━━ Kutipan Teks

Lihat ke Halaman Asli

Kisah Hidup Tak Terlupakan (8)

Diperbarui: 26 Juni 2015   11:49

Kompasiana adalah platform blog. Konten ini menjadi tanggung jawab bloger dan tidak mewakili pandangan redaksi Kompas.

Pemerintahan. Sumber ilustrasi: FREEPIK/Freepik

Digigit Ular

Malam basah dan cukup dingin. Menang waktu itu baru saja hujan cukup deras dan diakhiri dengan gerimis yang masih cukup deras. Waktu itu, kami baru selesai makan malam, kira-kira jam 7 malam. Setelah makan, ayahku menyuruh aku untuk memanggil satu-satunya pegawai PLN bawahan ayahku ke kedai di dekat rumah. Maklumlah, hp pada waktu itu belum ada, jadi hubungan rada susah.

carolinekettlewell.blogs.com

Aku pake payung waktu itu, warna merah yang sudah pudar dan besar. Halaman rumah kami cukup memang luas, ada rumputnya dan dibatasi pagar, jadi jarak rumah ke jalan desa di depan rumah agak jauh.

Aku berangkat, bejalan agak lambat, karena genangan air di jalan cukup banyak. Sebenarnya jarak rumah ke kedai itu cukup dekat, hanya berjarak 4 rumah di seberang, tapi jadi agak jauh, karena harus berkeliling melewati gerbang, melewati halaman tumah.

━━━━
━━ Data yang Diberikan

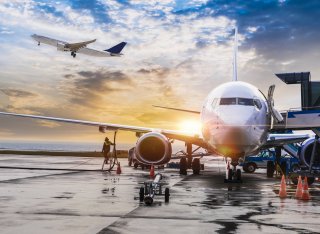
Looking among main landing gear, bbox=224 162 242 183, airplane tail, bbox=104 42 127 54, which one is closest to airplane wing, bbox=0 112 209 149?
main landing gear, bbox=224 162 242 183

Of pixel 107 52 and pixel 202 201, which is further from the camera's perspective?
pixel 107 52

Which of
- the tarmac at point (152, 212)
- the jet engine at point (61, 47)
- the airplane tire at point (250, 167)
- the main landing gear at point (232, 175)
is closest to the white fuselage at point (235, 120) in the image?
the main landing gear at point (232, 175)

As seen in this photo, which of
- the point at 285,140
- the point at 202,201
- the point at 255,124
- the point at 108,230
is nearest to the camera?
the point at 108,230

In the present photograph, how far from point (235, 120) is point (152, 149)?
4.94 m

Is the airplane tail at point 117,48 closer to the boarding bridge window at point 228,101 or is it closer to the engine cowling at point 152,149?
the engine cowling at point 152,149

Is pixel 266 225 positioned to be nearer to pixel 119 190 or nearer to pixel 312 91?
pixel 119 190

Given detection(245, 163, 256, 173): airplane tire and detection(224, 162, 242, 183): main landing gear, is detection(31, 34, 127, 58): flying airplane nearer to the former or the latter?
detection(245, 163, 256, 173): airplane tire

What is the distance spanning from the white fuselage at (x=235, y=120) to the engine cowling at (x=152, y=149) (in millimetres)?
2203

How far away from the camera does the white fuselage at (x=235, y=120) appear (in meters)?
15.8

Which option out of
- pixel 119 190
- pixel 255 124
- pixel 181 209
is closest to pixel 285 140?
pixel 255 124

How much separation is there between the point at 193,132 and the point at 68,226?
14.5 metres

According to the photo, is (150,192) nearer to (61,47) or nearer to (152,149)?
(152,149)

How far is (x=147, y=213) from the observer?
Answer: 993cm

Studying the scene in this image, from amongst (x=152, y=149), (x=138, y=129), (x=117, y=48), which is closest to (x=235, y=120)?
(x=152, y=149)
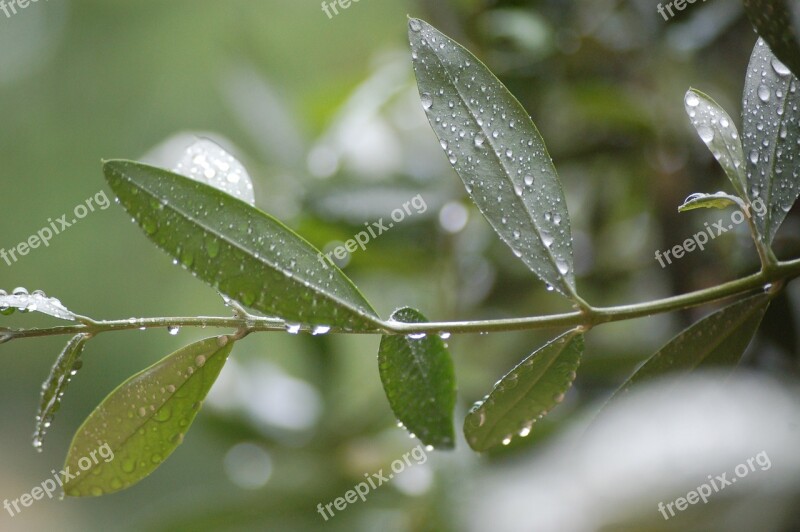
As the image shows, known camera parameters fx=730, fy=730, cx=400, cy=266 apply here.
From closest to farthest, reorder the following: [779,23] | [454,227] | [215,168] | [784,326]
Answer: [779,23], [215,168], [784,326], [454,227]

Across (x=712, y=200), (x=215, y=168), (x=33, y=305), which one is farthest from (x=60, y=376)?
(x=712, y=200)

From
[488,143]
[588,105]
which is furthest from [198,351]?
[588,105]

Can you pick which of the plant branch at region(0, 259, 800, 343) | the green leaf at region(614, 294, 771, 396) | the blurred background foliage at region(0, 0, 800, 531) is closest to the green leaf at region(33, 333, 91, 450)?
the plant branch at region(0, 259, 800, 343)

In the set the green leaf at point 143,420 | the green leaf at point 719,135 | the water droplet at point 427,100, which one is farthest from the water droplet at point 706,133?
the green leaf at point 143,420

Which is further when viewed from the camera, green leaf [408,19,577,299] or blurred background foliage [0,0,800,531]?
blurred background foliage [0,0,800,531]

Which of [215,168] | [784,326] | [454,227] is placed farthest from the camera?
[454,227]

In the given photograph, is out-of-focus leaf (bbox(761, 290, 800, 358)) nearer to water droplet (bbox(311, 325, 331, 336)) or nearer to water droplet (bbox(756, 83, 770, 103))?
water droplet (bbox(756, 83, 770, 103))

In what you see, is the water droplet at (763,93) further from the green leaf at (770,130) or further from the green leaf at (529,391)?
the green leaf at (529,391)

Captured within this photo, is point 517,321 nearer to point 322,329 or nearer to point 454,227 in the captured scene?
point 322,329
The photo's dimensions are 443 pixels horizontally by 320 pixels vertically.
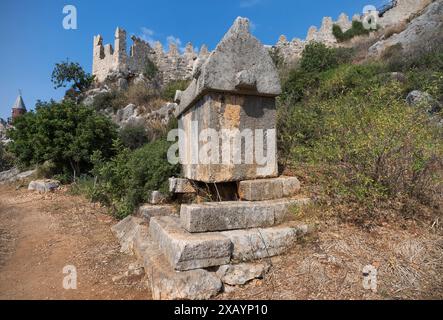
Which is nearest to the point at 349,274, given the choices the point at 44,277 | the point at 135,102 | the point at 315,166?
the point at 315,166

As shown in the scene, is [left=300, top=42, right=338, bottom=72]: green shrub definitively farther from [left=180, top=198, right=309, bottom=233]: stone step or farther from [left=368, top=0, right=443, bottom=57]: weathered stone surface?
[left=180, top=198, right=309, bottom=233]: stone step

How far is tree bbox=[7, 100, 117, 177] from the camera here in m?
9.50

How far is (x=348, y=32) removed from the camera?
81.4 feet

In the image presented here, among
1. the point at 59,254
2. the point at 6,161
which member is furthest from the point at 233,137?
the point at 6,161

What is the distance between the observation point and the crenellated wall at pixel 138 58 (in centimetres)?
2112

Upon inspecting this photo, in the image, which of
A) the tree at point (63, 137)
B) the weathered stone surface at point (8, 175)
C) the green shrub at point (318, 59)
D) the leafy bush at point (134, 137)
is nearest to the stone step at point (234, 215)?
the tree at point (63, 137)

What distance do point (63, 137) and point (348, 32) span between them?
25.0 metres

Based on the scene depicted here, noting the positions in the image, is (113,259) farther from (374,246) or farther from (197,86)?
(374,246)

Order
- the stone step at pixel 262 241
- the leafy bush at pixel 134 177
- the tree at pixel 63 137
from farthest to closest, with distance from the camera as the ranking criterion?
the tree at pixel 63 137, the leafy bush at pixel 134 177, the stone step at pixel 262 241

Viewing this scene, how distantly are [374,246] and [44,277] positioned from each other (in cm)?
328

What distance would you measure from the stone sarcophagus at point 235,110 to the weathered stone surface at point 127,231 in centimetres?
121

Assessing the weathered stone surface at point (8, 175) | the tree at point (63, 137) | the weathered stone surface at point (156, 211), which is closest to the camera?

━━━━

Menurut kutipan teks, siapa yang harus dipanggil oleh pencerita ke kedai di dekat rumah atas suruhan ayahnya?

Satu-satunya pegawai PLN yang menjadi bawahan ayah pencerita.